» **Data shown**:
┄┄┄┄┄┄┄┄┄┄
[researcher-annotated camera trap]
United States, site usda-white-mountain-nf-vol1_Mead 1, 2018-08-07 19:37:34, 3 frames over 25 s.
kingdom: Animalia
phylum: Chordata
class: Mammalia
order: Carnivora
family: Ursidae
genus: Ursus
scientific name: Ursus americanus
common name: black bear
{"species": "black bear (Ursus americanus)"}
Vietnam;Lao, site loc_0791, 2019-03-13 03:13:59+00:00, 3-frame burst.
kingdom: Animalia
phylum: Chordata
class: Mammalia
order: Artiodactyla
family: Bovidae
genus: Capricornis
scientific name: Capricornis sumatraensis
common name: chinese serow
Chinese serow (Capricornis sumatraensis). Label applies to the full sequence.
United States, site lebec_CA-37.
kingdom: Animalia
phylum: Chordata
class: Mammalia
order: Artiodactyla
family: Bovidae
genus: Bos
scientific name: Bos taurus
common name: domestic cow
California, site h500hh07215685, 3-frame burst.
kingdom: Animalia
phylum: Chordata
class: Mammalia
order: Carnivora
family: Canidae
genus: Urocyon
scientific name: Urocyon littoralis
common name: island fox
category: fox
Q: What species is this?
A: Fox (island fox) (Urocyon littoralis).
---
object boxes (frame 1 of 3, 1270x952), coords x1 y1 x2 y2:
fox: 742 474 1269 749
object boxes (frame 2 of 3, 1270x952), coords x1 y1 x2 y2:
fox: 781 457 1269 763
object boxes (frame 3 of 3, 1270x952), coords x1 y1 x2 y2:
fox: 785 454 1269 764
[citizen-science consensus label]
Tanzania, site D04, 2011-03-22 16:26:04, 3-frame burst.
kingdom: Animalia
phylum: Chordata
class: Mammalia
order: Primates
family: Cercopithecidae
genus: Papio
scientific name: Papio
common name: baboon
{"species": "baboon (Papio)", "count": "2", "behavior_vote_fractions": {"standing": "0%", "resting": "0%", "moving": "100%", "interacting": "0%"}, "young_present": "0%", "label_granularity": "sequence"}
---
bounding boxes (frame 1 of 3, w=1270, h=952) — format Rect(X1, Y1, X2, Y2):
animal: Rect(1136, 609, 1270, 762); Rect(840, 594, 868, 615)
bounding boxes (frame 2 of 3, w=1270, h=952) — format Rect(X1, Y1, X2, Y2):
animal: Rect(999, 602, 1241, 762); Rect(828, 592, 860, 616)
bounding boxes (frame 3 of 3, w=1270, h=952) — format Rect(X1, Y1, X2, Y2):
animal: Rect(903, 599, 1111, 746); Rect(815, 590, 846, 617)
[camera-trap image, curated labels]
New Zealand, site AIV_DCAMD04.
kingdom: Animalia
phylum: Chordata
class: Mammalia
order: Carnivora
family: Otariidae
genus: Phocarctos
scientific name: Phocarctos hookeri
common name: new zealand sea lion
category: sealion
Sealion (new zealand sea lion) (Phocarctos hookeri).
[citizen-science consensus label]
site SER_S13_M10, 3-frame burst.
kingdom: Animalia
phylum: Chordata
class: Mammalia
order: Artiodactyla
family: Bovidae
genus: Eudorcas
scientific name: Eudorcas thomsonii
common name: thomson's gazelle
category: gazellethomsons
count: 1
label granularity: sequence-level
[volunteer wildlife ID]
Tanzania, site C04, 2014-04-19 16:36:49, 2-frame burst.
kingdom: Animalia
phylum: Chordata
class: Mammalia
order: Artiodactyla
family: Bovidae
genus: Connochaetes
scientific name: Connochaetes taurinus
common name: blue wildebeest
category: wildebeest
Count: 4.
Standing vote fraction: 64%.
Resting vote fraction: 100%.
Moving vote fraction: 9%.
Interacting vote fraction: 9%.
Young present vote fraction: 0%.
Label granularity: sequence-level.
┄┄┄┄┄┄┄┄┄┄
» **Action item**:
Give all of the lines above again, exactly as they are.

» **Task output**:
[researcher-annotated camera trap]
United States, site usda-white-mountain-nf-vol1_Mead 1, 2018-08-07 19:37:34, 3 frames over 25 s.
kingdom: Animalia
phylum: Chordata
class: Mammalia
order: Carnivora
family: Ursidae
genus: Ursus
scientific name: Ursus americanus
common name: black bear
{"species": "black bear (Ursus americanus)"}
Vietnam;Lao, site loc_0791, 2019-03-13 03:13:59+00:00, 3-frame burst.
kingdom: Animalia
phylum: Chordata
class: Mammalia
order: Artiodactyla
family: Bovidae
genus: Capricornis
scientific name: Capricornis sumatraensis
common name: chinese serow
Chinese serow (Capricornis sumatraensis). Label applies to the full sequence.
United States, site lebec_CA-37.
kingdom: Animalia
phylum: Chordata
class: Mammalia
order: Artiodactyla
family: Bovidae
genus: Bos
scientific name: Bos taurus
common name: domestic cow
California, site h500hh07215685, 3-frame burst.
kingdom: Animalia
phylum: Chordata
class: Mammalia
order: Carnivora
family: Canidae
genus: Urocyon
scientific name: Urocyon littoralis
common name: island fox
category: fox
Q: What species is this?
A: Fox (island fox) (Urocyon littoralis).
---
object boxes (frame 1 of 3, 1270x952), coords x1 y1 x2 y2:
fox: 742 474 1269 749
object boxes (frame 2 of 3, 1270x952), coords x1 y1 x2 y2:
fox: 781 457 1269 763
object boxes (frame 3 of 3, 1270x952), coords x1 y1 x2 y2:
fox: 785 454 1269 764
[citizen-science consensus label]
Tanzania, site D04, 2011-03-22 16:26:04, 3-frame burst.
kingdom: Animalia
phylum: Chordata
class: Mammalia
order: Primates
family: Cercopithecidae
genus: Papio
scientific name: Papio
common name: baboon
{"species": "baboon (Papio)", "count": "2", "behavior_vote_fractions": {"standing": "0%", "resting": "0%", "moving": "100%", "interacting": "0%"}, "young_present": "0%", "label_granularity": "sequence"}
---
bounding boxes (frame 1 of 3, w=1270, h=952) — format Rect(X1, Y1, X2, Y2):
animal: Rect(1136, 609, 1270, 762); Rect(840, 594, 868, 615)
bounding boxes (frame 2 of 3, w=1270, h=952) — format Rect(X1, Y1, X2, Y2):
animal: Rect(999, 602, 1241, 762); Rect(828, 592, 860, 616)
bounding boxes (frame 3 of 3, w=1270, h=952) — format Rect(X1, Y1, X2, Y2):
animal: Rect(903, 599, 1111, 746); Rect(815, 590, 846, 617)
[camera-trap image, curated labels]
New Zealand, site AIV_DCAMD04.
kingdom: Animalia
phylum: Chordata
class: Mammalia
order: Carnivora
family: Otariidae
genus: Phocarctos
scientific name: Phocarctos hookeri
common name: new zealand sea lion
category: sealion
Sealion (new zealand sea lion) (Phocarctos hookeri).
[citizen-science consensus label]
site SER_S13_M10, 3-frame burst.
kingdom: Animalia
phylum: Chordata
class: Mammalia
order: Artiodactyla
family: Bovidae
genus: Eudorcas
scientific name: Eudorcas thomsonii
common name: thomson's gazelle
category: gazellethomsons
count: 1
label granularity: sequence-level
[volunteer wildlife ID]
Tanzania, site C04, 2014-04-19 16:36:49, 2-frame burst.
kingdom: Animalia
phylum: Chordata
class: Mammalia
order: Artiodactyla
family: Bovidae
genus: Connochaetes
scientific name: Connochaetes taurinus
common name: blue wildebeest
category: wildebeest
Count: 4.
Standing vote fraction: 64%.
Resting vote fraction: 100%.
Moving vote fraction: 9%.
Interacting vote fraction: 9%.
Young present vote fraction: 0%.
Label granularity: sequence-level.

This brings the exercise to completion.